Collection of Ear Swab
 Use sterile swab stick

 Collect under direct vision
 Do not instill antibiotic / antiseptic into the ear prior to collection
 Allow the swab to soak in the exudate for 10 seconds
 Place in sterile container (plugged / screw capped test tube), label and transport immediately.
Collection of Eye Swab (CORNEAL/ CONJUNCTIVAL)
 Moisten the swab in sterile normal saline

 Hold the swab parallel to the cornea and gently rub the lower conjunctiva
 Place in sterile container (plugged / screw capped test tube), label and transport immediately.
Collection of Urine: CLEAN CATCH
Urine in non-catheterized individuals

 Provide adequate instructions on what to collect (mid-stream) and how much to collect (5ml) and
container (screw capped sterile container) to be used, to patients for clean catch mid-stream urine
specimens. In case there is likely to be a delay in transport, refrigerate the specimen ( 4°C)
 Men: Retract the prepuce and clean the urethral meatus with soap and
water. Collect mid-stream urine.
 Women: Clean the periurethral area with soap and water, movement
being directed front to back. Repeat twice. Collect mid-stream urine.

Urine –catheterized
 Decontaminate / Disinfect catheter specimen port with alcohol wipe.
 Using a sterile syringe and needle collected 5 ml urine form catheter specimen port.
 Transfer the specimen to the appropriate urine container ( screw capped containers, sterile)
 In case there is likely to be a delay in transport, refrigerate the specimen
(4°C)
Urine – Suspected tuberculosis

 Early morning urine , 25-30 ml, on three to five consecutive days
Collection of Stool Specimen:
 Collect fresh stool specimen in a decontaminated and well rinsed bed pan.
 Transfer one teaspoonful to the appropriate screw capped container.
Collection of Skin, Nail and Hair for fungal examination:
Collect skin scraping, hair and nail clippings in a petridish / test tube and maintain at room
temperature
a) Skin scrapings
 Identify the site of lesion from where collection is to be made.
[An appropriate lesion is peripheral, erythematous, growing margins of typical ring worm lesion.]
 Inform the patient about the procedure.
 Collect specimen with strict aseptic precautions.
 Make patient sit comfortably.

 Clean the identified lesion thoroughly with 70% alcohol to remove the surface bacterial
contamination.
 Using sterile scalpel blade surface collect multiple scrapings from the identified lesion preferably from
the edge of lesion including the adjacent healthy skin.
 Collect the specimen in petri dish, filter paper or clean paper.
b) Nail
 Clean the affected nail with spirit
 Collect debris under the nail with scalpel in petridish
 Pick up flakes after wetting loop with sterile saline from petridish for processing
 If nail is avulsed then it should be cut in small pieces for processing.
c) Hair:
 Hair should be collected from areas of scaling or alopecia.
 Clean the affected area with spirit.
 With sterilized forceps, pluck hair or stubs (at least 10-12) in grey patch or scrape with scalpel in black
dot type of hair infection.
d) Skin Biopsy
 Decontaminate skin with 70% methylated spirit / alcohol.
 Select the edge of the lesion.
 Take a biopsy with autoclaved instrument under all aseptic measures.
 Cut biopsy tissue in small pieces and crush in mortal and pestle.
e) Mycetoma granules
 From suspected mycetoma, look for granules in the lesions using hand lens.
 Wash the granules in several changes of sterile distilled water
 Crush the granules and then inoculate.

 If granules are absent collect the purulent/necrotic material.

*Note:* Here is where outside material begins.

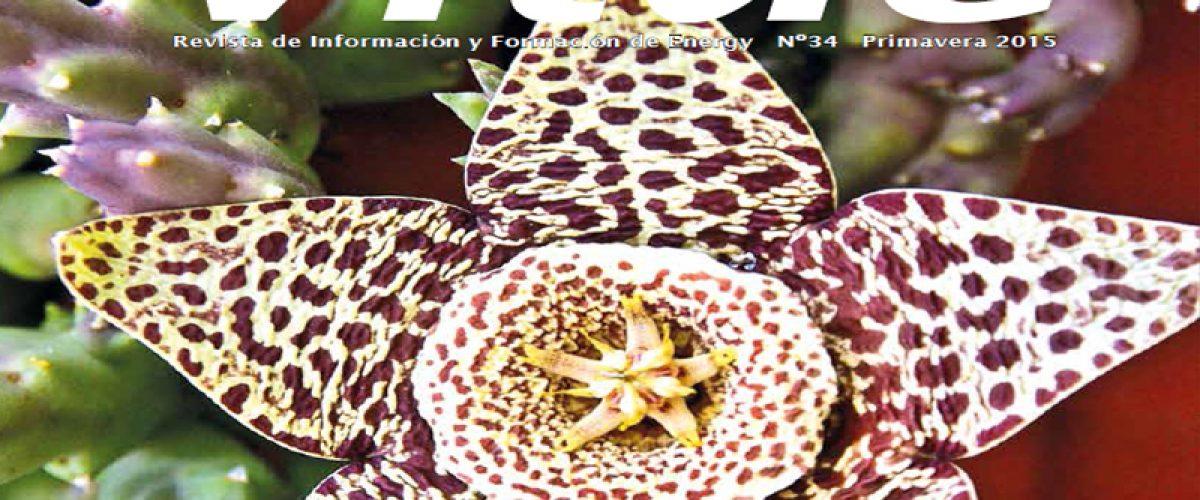 Revista Vitae, nº 34. Primavera 2015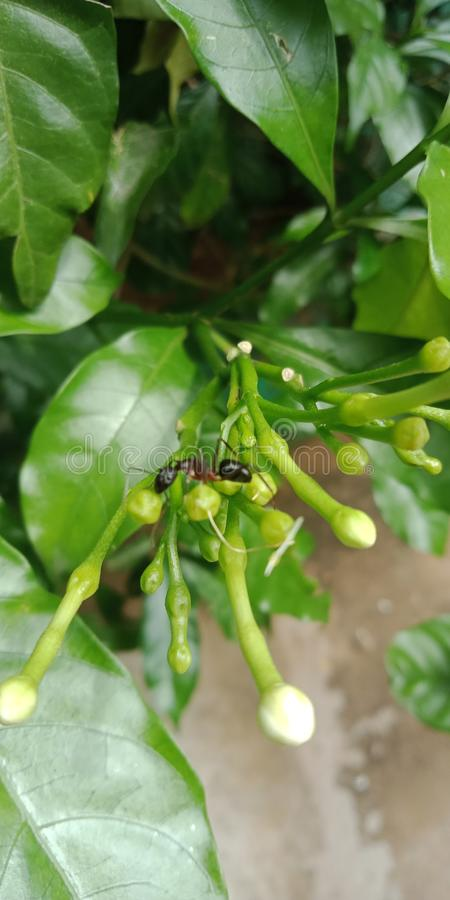 Formigas pretas na árvore das flores imagem de stock royalty free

f) Ophthalmic specimens - corneal scrape and conjunctival scraping
 To be collected only by ophthalmologist.
 After anaesthetizing the eye with local anaesthetics, retract the lid with retractor.
 Using the blunt edge of sterile scalpel blade, scrape the ulcerated area away from the pupillary area.
 Wipe the scrapings on a sterile swab stick wetted with broth
 Collect more scrapings in similar way for smear and KOH mount.
Collection of Pus
 Aspirate pus through a sterile syringe and needle where possible.

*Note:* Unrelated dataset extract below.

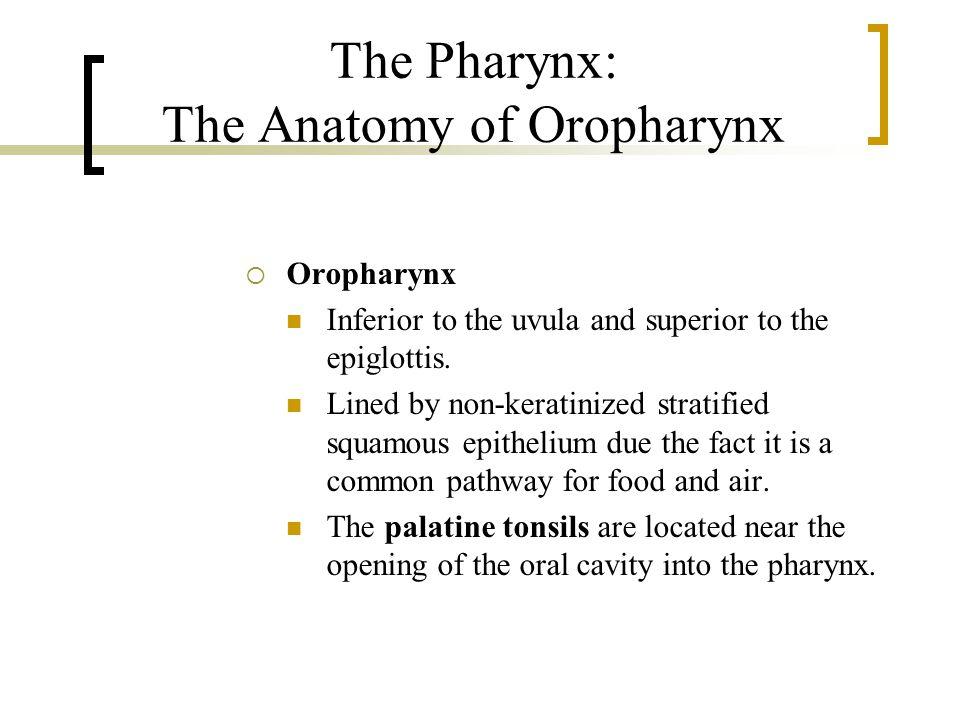 The Pharynx: The Anatomy of Oropharynx  Oropharynx Inferior to the uvula and superior to the epiglottis.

 Transfer a portion (1-2ml) to a screw capped sterile container(test tube)
 For anaerobic organisms, transfer specimen to Robertson’s cooked meat medium / Thioglycollate
medium for culture. The medium is available from media room, Department of Microbiology, 4th floor
college building and in Emergency Laboratory.
Collection of Wound Swab:
 Not a good quality specimen

 Aspirated fluid / tissue preferred
 If swabs only can be collected, use a sterile swab.
 Clean the wound with sterile distilled water / normal saline wipes.
 Place the swab in the wound and rotate gently for 10 seconds allowing the secretions to be soaked.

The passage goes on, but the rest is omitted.